[Visual spatial reasoning items]

_ _ _ _

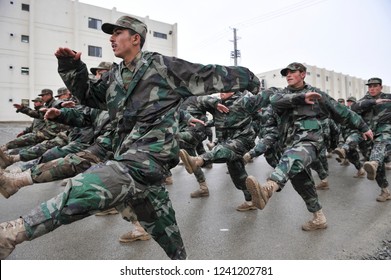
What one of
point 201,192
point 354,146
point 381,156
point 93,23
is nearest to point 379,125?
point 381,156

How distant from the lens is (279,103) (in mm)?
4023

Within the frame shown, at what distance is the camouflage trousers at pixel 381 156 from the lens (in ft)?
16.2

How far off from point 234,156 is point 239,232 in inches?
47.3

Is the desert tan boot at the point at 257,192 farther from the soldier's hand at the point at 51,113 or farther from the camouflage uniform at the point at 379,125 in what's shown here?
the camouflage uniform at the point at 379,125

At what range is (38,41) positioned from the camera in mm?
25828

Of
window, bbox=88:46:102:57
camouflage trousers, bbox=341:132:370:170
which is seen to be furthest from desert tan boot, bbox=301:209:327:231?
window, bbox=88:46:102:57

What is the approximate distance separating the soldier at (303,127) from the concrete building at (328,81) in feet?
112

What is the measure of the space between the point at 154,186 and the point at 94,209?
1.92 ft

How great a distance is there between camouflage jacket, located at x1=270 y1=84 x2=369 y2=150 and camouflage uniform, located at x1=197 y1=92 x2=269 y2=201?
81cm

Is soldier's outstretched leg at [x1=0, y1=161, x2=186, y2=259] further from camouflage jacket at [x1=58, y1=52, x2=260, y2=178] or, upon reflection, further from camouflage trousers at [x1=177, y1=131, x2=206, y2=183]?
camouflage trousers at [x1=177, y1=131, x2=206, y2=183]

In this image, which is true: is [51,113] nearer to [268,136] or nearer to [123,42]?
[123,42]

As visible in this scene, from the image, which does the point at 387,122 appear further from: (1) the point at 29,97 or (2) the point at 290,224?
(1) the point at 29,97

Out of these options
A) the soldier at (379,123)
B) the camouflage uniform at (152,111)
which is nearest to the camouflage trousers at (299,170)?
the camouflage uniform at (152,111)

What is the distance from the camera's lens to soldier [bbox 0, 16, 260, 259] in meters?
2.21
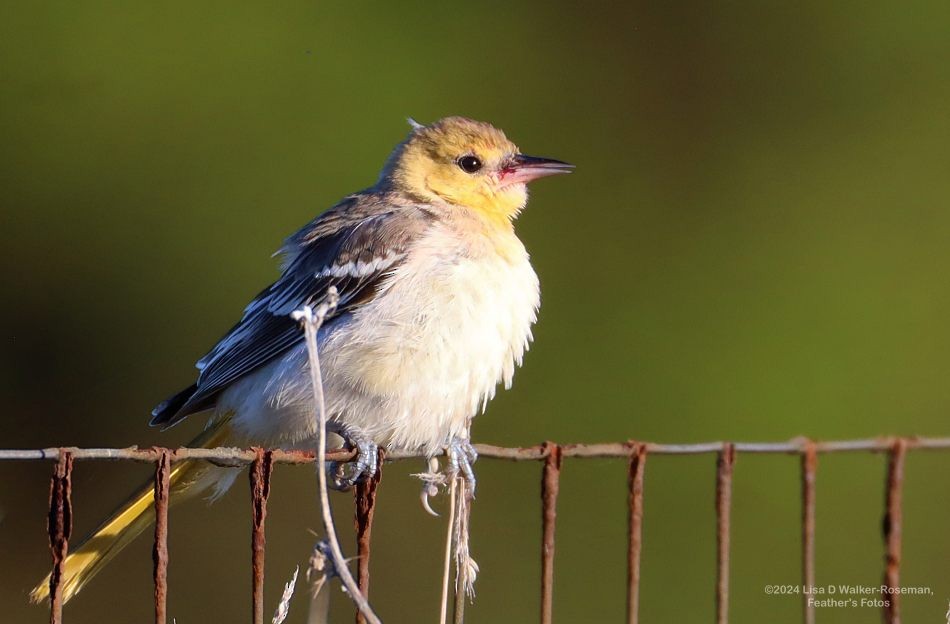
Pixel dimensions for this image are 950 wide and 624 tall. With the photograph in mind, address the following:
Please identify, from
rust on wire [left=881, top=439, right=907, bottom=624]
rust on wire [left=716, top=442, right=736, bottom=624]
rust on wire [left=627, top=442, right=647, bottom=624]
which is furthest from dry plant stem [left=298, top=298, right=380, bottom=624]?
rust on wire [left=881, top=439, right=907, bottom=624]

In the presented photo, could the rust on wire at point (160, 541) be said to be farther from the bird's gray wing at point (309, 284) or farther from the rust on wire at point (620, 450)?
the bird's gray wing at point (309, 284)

_ _ _ _

SHORT EXERCISE:
Copy the listing word for word, excluding its pictures.

SOLVED PROBLEM:
What one of
point 201,192
point 354,146
point 381,156
point 93,23
is nearest to point 379,125?
point 381,156

How distant from the lens is (279,103) (in mm)?
4023

Within the frame shown, at what distance is the camouflage trousers at pixel 381 156 from the lens (in ft)?
16.2

How far off from point 234,156 is point 239,232 in inches?
47.3

Is the desert tan boot at the point at 257,192 farther from the soldier's hand at the point at 51,113 or farther from the camouflage uniform at the point at 379,125 in what's shown here?
the camouflage uniform at the point at 379,125

At what range is (38,41) positioned from the camera in mm?
25828

Of
window, bbox=88:46:102:57
camouflage trousers, bbox=341:132:370:170
which is seen to be furthest from desert tan boot, bbox=301:209:327:231?
window, bbox=88:46:102:57

What is the approximate distance separating the soldier at (303,127) from the concrete building at (328,81) in feet?
112

What is the measure of the space between the point at 154,186 and the point at 94,209?
1.92 ft

How great a distance is there between camouflage jacket, located at x1=270 y1=84 x2=369 y2=150 and camouflage uniform, located at x1=197 y1=92 x2=269 y2=201?
81cm

Is soldier's outstretched leg at [x1=0, y1=161, x2=186, y2=259] further from camouflage jacket at [x1=58, y1=52, x2=260, y2=178] or, upon reflection, further from camouflage trousers at [x1=177, y1=131, x2=206, y2=183]?
camouflage trousers at [x1=177, y1=131, x2=206, y2=183]

In this image, which is true: is [51,113] nearer to [268,136] or nearer to [123,42]?
[123,42]

As visible in this scene, from the image, which does the point at 387,122 appear further from: (1) the point at 29,97 or (2) the point at 290,224?
(1) the point at 29,97

Out of these options
A) the soldier at (379,123)
B) the camouflage uniform at (152,111)
which is nearest to the camouflage trousers at (299,170)?
the camouflage uniform at (152,111)

What is the distance from the camera's lens to soldier [bbox 0, 16, 260, 259] in meters?
2.21
Pixel dimensions for this image are 950 wide and 624 tall. With the photograph in mind, address the following:
Please identify, from
rust on wire [left=881, top=439, right=907, bottom=624]
rust on wire [left=716, top=442, right=736, bottom=624]
rust on wire [left=627, top=442, right=647, bottom=624]
which is furthest from dry plant stem [left=298, top=298, right=380, bottom=624]?
rust on wire [left=881, top=439, right=907, bottom=624]

In the presented photo, could the rust on wire at point (160, 541) be said to be farther from the bird's gray wing at point (309, 284) or farther from the rust on wire at point (620, 450)?
the bird's gray wing at point (309, 284)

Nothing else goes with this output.